## [Given problem]
Reproduce the text lines of the data below verbatim, omitting the pictures.

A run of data
####################
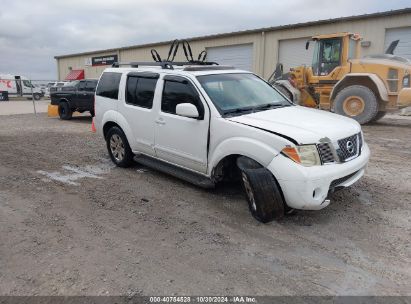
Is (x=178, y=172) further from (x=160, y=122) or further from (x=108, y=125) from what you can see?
(x=108, y=125)

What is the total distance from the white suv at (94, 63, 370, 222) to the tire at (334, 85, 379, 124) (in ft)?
25.0

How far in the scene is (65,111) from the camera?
15656 millimetres

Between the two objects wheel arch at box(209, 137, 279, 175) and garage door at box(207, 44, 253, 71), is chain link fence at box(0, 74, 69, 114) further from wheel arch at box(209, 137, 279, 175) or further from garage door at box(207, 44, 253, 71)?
wheel arch at box(209, 137, 279, 175)

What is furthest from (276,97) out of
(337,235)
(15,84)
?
(15,84)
####################
## [Result of this exercise]
Is (x=178, y=172) further from (x=160, y=122) or further from (x=108, y=125) from what you can see?
(x=108, y=125)

What is the total distance from the white suv at (94, 63, 370, 222) to the tire at (334, 85, 379, 124) (in ft)?
25.0

How far in the scene is (65,111) from the camera?
15656 millimetres

Between the two objects wheel arch at box(209, 137, 279, 175) and garage door at box(207, 44, 253, 71), is chain link fence at box(0, 74, 69, 114) further from wheel arch at box(209, 137, 279, 175) or further from garage door at box(207, 44, 253, 71)?
wheel arch at box(209, 137, 279, 175)

What is furthest from (276,97) out of
(337,235)
(15,84)
?
(15,84)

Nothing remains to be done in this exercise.